■ **TEXTO DO DOCUMENTO**
________

24.11.11

Araçuaí e a resistência cultural no Vale do Jequitinhonha

Hoje na aula de História da Cultura, a professora Adriana Romeiro, numa espécie de desabafo exaltado sobre o que realmente é e pra que serve a arte, disse que não se pode comparar uma carranca feita no Vale do Jequitinhonha com a Mona Lisa. Eu, com minha camiseta do grupo de teatro de Araçuaí, Ícaros do Vale, fiquei até encolhido. Longe de querer entrar nessa discussão, sobre o que é arte, o que é artesanato e qual o papel de cada um, eu sou apenas fascinado pelas culturas populares. Sempre lamento a distância que a Academia se encontra da sociedade, e uma disciplina que poderia explorar melhor a cultura do povo, nada mais é do que uma História da Arte sem critérios.

________

■ **CONTEÚDO DOS REGISTROS**
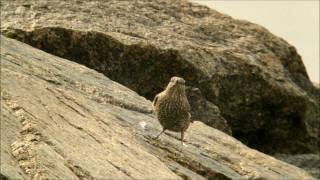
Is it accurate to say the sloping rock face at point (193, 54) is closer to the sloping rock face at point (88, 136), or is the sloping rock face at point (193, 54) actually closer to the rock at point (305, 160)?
the rock at point (305, 160)

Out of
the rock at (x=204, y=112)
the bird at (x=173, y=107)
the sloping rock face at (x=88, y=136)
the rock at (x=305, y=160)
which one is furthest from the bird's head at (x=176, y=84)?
the rock at (x=305, y=160)

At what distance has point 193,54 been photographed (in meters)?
26.3

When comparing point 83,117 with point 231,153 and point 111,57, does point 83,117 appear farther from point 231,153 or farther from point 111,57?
point 111,57

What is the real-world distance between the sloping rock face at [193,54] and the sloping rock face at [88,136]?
2809 millimetres

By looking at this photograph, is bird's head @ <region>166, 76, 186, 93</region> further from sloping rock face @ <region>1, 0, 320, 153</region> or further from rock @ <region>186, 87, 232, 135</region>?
sloping rock face @ <region>1, 0, 320, 153</region>

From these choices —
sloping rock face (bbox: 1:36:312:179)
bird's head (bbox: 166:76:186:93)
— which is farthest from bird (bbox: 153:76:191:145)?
sloping rock face (bbox: 1:36:312:179)

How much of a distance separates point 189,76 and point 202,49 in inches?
45.1

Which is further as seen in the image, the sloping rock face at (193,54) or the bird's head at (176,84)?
the sloping rock face at (193,54)

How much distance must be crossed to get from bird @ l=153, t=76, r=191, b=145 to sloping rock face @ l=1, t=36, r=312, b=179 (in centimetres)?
40

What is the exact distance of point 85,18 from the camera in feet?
85.8

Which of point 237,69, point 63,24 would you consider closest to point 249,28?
point 237,69

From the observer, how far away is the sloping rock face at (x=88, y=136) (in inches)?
556

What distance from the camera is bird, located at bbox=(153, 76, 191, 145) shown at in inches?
716

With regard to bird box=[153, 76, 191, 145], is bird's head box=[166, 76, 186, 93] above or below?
above
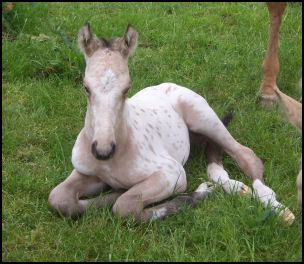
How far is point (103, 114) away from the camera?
3.70 metres

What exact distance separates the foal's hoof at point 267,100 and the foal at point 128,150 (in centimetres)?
111

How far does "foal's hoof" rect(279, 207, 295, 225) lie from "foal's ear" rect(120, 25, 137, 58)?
1.59 meters

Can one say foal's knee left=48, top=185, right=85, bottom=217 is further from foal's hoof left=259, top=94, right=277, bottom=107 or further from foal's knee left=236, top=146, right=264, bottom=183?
foal's hoof left=259, top=94, right=277, bottom=107

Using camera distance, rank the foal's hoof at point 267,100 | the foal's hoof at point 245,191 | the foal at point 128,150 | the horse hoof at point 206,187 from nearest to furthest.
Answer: the foal at point 128,150
the foal's hoof at point 245,191
the horse hoof at point 206,187
the foal's hoof at point 267,100

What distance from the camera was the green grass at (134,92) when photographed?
12.1ft

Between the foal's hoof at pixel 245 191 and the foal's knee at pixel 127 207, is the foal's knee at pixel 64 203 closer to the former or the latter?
the foal's knee at pixel 127 207

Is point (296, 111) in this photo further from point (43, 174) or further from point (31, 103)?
point (31, 103)

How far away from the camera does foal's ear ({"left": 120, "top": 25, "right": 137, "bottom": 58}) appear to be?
162 inches

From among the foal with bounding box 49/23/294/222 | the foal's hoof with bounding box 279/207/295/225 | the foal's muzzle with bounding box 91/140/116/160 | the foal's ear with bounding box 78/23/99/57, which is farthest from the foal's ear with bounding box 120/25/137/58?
the foal's hoof with bounding box 279/207/295/225

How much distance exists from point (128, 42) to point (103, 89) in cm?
58

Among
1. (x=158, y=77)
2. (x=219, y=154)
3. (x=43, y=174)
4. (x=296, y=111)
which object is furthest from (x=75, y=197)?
(x=158, y=77)

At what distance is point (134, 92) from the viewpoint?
5.91 meters

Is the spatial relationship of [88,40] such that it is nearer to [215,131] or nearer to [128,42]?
[128,42]

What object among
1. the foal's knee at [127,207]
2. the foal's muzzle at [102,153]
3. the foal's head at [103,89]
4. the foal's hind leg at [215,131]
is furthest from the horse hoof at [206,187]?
the foal's muzzle at [102,153]
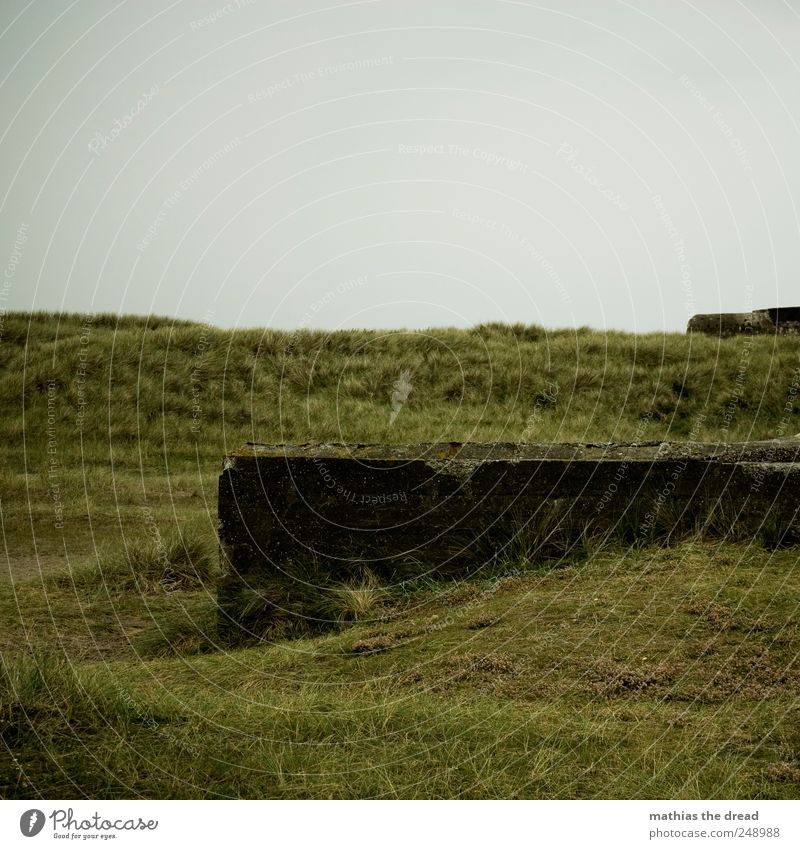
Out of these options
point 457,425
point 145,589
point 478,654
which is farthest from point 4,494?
point 478,654

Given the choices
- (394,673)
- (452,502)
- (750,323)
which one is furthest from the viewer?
(750,323)

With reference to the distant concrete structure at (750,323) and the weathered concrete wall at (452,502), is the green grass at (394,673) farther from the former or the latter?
the distant concrete structure at (750,323)

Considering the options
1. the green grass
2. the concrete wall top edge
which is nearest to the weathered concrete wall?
the concrete wall top edge

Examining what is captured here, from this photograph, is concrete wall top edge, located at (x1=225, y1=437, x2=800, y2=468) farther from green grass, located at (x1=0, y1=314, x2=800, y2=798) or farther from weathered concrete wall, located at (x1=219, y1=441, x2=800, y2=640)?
green grass, located at (x1=0, y1=314, x2=800, y2=798)

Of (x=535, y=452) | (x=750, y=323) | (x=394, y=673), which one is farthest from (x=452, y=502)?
(x=750, y=323)

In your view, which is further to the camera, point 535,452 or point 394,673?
point 535,452

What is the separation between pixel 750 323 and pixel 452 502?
1286 centimetres

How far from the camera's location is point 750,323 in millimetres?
16453

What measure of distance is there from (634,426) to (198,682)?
31.7 feet

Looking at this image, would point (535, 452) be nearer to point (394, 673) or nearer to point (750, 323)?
point (394, 673)

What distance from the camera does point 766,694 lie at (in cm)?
353

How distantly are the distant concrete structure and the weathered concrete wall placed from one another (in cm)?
1152

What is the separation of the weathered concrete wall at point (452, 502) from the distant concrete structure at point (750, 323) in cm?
1152

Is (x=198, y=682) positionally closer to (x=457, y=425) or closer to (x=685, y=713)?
(x=685, y=713)
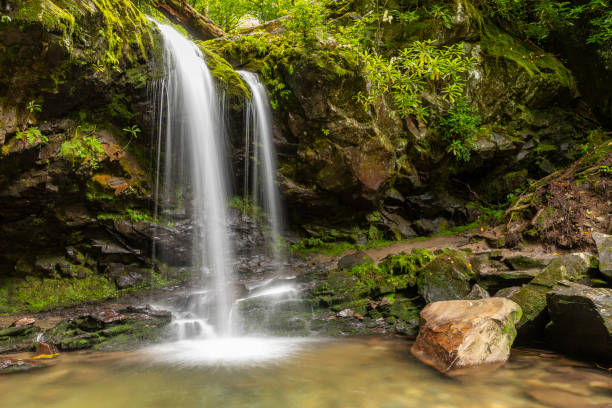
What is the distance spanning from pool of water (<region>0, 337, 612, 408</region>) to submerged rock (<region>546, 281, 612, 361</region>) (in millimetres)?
202

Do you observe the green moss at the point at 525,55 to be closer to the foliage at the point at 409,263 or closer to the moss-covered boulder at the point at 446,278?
the foliage at the point at 409,263

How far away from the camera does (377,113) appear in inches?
324

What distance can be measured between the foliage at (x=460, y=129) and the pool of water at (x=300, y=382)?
6.05 m

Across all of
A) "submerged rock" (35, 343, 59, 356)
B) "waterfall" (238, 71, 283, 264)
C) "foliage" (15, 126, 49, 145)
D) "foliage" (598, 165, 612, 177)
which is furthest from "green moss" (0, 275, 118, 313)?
"foliage" (598, 165, 612, 177)

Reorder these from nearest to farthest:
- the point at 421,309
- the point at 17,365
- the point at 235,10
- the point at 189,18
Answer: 1. the point at 17,365
2. the point at 421,309
3. the point at 189,18
4. the point at 235,10

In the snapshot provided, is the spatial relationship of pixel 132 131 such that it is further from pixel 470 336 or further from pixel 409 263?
pixel 470 336

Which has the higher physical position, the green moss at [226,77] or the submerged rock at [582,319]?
the green moss at [226,77]

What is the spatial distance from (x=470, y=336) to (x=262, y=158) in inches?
230

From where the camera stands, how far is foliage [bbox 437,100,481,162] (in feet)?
28.6

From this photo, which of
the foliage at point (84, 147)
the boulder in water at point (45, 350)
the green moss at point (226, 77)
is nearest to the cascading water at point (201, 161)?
the green moss at point (226, 77)

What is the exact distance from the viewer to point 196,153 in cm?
714

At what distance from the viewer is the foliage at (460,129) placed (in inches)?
343

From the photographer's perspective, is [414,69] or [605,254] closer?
[605,254]

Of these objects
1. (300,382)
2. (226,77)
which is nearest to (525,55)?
(226,77)
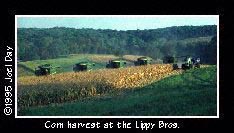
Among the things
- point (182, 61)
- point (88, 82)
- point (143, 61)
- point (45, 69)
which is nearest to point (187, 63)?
point (182, 61)

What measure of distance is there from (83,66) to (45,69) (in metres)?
0.37

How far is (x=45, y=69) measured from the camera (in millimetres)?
5980

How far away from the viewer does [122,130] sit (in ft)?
19.1

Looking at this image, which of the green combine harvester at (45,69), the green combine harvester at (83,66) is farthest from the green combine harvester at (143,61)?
the green combine harvester at (45,69)

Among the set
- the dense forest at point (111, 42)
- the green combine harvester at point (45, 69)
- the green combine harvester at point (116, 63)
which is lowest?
the green combine harvester at point (45, 69)

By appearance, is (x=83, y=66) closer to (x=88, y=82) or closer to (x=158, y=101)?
(x=88, y=82)

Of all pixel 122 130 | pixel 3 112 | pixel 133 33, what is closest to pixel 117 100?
pixel 122 130

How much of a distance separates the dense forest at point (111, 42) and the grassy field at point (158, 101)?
24 centimetres

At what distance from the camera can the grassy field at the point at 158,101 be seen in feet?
19.2

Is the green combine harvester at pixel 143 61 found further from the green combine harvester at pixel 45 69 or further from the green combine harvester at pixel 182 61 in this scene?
the green combine harvester at pixel 45 69

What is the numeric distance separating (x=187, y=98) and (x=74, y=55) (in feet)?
3.80

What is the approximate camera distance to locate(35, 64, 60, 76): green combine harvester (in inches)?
235

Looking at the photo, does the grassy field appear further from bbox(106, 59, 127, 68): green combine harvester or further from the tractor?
bbox(106, 59, 127, 68): green combine harvester

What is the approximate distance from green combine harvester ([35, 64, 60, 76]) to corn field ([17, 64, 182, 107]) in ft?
0.13
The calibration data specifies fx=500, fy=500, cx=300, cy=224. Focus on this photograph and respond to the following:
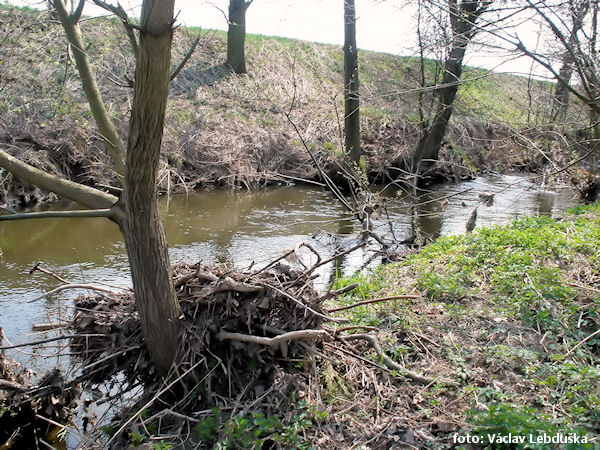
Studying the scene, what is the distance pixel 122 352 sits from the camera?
151 inches

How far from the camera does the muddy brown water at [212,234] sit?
6.95 metres

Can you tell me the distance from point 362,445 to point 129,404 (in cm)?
192

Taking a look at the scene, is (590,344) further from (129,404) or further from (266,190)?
(266,190)

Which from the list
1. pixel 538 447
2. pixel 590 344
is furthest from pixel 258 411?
pixel 590 344

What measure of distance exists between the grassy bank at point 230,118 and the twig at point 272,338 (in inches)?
349

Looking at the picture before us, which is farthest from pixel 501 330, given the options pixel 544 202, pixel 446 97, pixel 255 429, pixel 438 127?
pixel 438 127

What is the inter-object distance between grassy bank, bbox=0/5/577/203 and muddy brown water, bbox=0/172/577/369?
3.73 ft

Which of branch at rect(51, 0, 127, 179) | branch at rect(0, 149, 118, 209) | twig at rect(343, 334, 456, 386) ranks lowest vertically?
twig at rect(343, 334, 456, 386)

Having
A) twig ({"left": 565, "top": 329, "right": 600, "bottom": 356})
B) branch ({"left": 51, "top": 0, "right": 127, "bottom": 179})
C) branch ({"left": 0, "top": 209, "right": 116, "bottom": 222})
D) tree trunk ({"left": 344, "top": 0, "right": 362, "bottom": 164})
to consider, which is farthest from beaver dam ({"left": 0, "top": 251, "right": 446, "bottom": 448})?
tree trunk ({"left": 344, "top": 0, "right": 362, "bottom": 164})

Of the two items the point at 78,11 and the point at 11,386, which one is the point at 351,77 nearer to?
the point at 78,11

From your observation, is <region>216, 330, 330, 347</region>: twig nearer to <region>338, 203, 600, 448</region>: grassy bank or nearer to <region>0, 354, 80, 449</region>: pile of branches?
<region>338, 203, 600, 448</region>: grassy bank

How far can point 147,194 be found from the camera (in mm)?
3346

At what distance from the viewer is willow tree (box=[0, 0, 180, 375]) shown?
2.97 metres

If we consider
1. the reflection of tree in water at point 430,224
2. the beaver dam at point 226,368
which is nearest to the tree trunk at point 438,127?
the reflection of tree in water at point 430,224
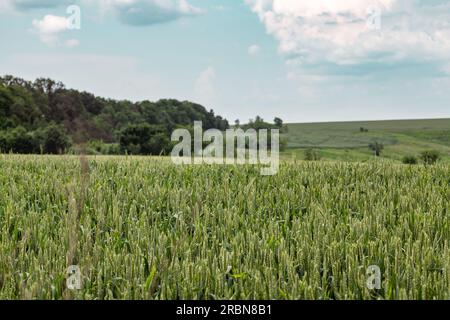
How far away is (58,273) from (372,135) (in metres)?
96.2

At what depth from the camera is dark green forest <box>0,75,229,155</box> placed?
5044cm

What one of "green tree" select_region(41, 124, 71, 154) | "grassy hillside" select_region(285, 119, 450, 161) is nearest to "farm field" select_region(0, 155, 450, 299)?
"green tree" select_region(41, 124, 71, 154)

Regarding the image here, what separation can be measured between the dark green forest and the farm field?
41995 mm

________

Retome o texto sobre Araçuaí e a resistência cultural no Vale do Jequitinhonha e prossiga a partir da última frase apresentada.

■ **RESULTADO**
Recentemente estive em Araçuaí, e a camiseta é lembrança disso, no médio Vale do Jequitinhonha. Era a primeira vez que eu visitava a cidade e fiquei fascinado por ela. Não é nem de longe a cidade mais bonita do vale, infelizmente não há preocupação em se preservar o patrimônio histórico, mas é uma cidade interessantíssima, e, sem dúvida, a mais quente e com a maior movimentação cultural do vale todo.
Quando eu morava em Almenara (ano passado, han, nem tem tanto tempo), o que os jovens mais reclamavam era da falta de opção de lazer e cultura. Em Almenara realmente há essa falta, mas eu me questiono se os jovens iriam se contentar com uma expressão cultural local, ou iriam querer um Cinemark.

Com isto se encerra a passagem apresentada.